Nigerian Entrepreneur and CEO of Greymate Care, Chika Madubuko is changing the game in Geriatrics through the use of technology to connect the at-home elderly people to trained care-givers in Nigeria.
The global digital health market is growing by leaps and bounds and billions, and Chika Madubuko, the CEO and Founder of Greymate Care, is wanting to make the most of it whilst creating impact. With money not the only objective, it was the opportunity to serve those who needed quality healthcare the most that guided her.
Born in the northern region of Nigeria, Madubuko attended the Nnamdi Azikiwe University in Anambra State, where she studied microbiology, before progressing to biotechnology and bioengineering at the University of Hertfordshire in the United Kingdom (UK).
“All I wanted to do at the time is solve problems with bio-tech, with everyday biological systems, creating drugs and industrial solutions,” says Madubuko in an interview with ForbesAfrica.
After graduating, the third-born child in a family of five children, decided to take a leaf out of her entrepreneurial parents’ handbook and venture into business development and sales in the UK before relocating to Nigeria to continue as a business development manager at Novus Agro, a multisided platform that organizes smallholder farmers into accessible groups for all those who want to transact with them.
By that stage, Madubuko had already caught the entrepreneurial bug and was looking for new direction.
“When I was about to leave the UK, I toyed with the idea of creating a homecare startup and I was a certified care-giver but I wasn’t sure what I wanted to do with it. Given my success in business development, I decided to give it a try and some people told me this was a real problem Nigerians were facing.”

* DATA EXTRACTS:

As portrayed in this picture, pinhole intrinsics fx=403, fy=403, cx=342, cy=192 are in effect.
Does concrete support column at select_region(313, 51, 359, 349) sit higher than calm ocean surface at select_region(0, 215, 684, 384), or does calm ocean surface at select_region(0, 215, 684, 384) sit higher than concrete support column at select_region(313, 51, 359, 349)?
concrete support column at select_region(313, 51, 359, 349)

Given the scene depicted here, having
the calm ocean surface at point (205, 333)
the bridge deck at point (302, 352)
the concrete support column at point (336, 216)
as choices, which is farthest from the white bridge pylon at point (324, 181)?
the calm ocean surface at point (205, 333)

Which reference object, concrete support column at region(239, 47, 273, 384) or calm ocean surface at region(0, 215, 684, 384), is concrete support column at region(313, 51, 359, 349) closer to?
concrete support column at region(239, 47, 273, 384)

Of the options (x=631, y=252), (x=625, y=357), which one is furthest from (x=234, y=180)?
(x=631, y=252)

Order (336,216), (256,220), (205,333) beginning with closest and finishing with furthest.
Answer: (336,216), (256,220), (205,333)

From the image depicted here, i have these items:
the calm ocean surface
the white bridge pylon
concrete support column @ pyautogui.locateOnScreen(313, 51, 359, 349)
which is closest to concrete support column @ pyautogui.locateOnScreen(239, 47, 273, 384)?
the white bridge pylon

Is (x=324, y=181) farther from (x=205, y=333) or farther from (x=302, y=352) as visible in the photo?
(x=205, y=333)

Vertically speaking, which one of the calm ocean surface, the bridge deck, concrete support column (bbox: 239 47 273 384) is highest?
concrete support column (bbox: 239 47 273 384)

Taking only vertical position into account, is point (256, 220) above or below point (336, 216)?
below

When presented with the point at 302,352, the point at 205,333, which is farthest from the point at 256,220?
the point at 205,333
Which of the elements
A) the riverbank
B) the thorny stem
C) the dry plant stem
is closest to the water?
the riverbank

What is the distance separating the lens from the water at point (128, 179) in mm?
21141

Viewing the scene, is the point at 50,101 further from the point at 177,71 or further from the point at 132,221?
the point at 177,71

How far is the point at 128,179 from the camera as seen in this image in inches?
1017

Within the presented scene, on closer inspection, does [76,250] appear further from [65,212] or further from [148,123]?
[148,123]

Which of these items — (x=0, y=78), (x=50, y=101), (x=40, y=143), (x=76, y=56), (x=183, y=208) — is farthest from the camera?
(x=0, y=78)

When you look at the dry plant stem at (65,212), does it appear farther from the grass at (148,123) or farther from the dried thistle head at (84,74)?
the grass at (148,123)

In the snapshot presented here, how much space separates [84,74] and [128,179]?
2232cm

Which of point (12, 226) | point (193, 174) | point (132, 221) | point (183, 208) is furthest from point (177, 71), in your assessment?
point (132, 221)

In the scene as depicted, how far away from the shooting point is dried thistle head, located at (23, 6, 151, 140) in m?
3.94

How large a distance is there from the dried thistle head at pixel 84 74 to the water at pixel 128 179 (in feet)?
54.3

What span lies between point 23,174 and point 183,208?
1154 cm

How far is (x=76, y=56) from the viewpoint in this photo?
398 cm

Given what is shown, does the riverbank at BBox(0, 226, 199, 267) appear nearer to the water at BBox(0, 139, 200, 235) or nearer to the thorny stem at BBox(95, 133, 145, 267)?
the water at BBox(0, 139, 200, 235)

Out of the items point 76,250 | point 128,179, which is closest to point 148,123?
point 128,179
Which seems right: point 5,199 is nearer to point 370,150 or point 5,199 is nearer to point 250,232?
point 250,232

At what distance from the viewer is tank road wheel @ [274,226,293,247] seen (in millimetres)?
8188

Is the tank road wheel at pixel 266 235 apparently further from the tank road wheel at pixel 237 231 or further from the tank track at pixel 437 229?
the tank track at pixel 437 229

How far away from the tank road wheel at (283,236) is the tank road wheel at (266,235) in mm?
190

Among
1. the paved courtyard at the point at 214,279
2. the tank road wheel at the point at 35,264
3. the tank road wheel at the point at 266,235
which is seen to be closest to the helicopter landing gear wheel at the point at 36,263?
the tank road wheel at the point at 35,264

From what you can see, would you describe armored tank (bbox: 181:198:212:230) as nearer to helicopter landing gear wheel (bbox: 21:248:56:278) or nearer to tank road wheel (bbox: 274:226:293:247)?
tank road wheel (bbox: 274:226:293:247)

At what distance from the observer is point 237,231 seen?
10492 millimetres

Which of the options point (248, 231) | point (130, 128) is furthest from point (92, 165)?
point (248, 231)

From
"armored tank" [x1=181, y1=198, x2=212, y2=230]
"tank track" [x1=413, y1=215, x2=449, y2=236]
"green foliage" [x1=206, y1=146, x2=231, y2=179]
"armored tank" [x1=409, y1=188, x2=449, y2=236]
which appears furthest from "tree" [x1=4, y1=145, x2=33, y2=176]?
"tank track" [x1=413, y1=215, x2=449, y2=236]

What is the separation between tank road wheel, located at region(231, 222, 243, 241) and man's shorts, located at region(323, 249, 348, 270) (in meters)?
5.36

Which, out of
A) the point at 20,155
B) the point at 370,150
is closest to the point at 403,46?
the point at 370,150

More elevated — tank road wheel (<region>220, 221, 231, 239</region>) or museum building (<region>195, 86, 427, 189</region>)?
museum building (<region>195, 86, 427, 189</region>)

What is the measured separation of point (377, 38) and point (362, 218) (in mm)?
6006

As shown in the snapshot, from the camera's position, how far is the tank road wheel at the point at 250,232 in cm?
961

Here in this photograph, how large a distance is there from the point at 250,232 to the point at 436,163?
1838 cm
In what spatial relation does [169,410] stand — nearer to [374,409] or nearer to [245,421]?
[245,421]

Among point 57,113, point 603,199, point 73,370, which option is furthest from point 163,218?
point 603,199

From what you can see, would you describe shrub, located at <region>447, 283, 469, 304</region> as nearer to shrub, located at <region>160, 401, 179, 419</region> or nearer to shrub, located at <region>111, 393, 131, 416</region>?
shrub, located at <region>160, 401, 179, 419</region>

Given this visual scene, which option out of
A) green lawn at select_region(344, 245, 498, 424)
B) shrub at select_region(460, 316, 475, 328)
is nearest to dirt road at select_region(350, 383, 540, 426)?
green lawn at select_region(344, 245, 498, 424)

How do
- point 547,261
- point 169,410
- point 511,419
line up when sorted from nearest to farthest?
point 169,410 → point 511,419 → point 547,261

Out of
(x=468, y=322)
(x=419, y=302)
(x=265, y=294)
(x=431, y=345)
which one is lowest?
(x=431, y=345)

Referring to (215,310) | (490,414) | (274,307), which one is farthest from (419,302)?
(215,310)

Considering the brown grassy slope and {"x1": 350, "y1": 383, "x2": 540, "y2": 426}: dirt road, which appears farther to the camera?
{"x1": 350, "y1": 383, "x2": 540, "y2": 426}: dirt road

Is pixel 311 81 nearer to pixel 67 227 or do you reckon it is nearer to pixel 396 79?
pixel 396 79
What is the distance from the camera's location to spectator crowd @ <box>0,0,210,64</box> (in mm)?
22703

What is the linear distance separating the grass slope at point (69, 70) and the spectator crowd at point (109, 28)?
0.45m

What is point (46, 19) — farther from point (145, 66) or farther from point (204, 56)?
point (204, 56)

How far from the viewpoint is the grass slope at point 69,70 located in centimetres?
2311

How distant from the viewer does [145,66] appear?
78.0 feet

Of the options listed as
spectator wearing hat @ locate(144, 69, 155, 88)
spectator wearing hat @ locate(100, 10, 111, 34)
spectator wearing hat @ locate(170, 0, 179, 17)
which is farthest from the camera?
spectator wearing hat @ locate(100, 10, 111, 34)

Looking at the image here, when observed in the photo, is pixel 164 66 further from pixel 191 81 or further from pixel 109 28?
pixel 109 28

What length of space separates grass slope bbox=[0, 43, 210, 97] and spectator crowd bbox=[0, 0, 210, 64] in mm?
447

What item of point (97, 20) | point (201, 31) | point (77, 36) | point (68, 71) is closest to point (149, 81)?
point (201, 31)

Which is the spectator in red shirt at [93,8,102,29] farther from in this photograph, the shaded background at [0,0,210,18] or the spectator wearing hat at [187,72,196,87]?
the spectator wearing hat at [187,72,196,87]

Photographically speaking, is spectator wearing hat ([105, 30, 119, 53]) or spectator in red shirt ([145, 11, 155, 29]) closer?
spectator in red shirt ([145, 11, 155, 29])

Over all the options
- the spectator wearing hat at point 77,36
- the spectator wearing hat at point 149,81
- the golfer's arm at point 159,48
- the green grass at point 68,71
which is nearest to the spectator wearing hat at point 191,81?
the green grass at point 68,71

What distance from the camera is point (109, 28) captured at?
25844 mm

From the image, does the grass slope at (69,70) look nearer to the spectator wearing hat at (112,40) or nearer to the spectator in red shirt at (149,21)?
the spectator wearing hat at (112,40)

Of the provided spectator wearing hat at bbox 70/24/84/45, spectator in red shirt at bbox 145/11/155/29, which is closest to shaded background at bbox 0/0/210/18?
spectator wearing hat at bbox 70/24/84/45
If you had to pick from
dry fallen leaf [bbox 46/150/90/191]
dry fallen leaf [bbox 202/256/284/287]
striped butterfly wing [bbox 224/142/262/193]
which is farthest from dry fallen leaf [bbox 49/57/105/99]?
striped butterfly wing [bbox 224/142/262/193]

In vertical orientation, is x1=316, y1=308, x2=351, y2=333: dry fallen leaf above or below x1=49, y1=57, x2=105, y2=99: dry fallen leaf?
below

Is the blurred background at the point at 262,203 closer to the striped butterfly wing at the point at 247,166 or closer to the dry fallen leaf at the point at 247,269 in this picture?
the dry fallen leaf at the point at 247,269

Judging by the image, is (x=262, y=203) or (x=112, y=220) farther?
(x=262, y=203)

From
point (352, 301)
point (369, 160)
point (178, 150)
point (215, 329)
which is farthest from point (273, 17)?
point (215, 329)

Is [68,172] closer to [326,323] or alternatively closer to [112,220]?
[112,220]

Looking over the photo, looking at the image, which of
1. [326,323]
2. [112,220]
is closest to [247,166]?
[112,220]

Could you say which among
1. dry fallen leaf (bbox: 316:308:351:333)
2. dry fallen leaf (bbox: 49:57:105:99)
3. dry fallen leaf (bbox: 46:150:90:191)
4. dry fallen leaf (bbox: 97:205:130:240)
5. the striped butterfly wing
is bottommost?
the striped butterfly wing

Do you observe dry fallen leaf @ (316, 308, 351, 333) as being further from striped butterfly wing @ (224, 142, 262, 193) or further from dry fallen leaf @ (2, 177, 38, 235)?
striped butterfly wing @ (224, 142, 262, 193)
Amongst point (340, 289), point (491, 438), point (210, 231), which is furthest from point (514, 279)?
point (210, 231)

* YOUR GOAL:
Transcribe the passage of the article about Chika Madubuko that starts with "After graduating, the" and goes on through "transact with them.".

* RESPONSE BOX:
After graduating, the third-born child in a family of five children, decided to take a leaf out of her entrepreneurial parents’ handbook and venture into business development and sales in the UK before relocating to Nigeria to continue as a business development manager at Novus Agro, a multisided platform that organizes smallholder farmers into accessible groups for all those who want to transact with them.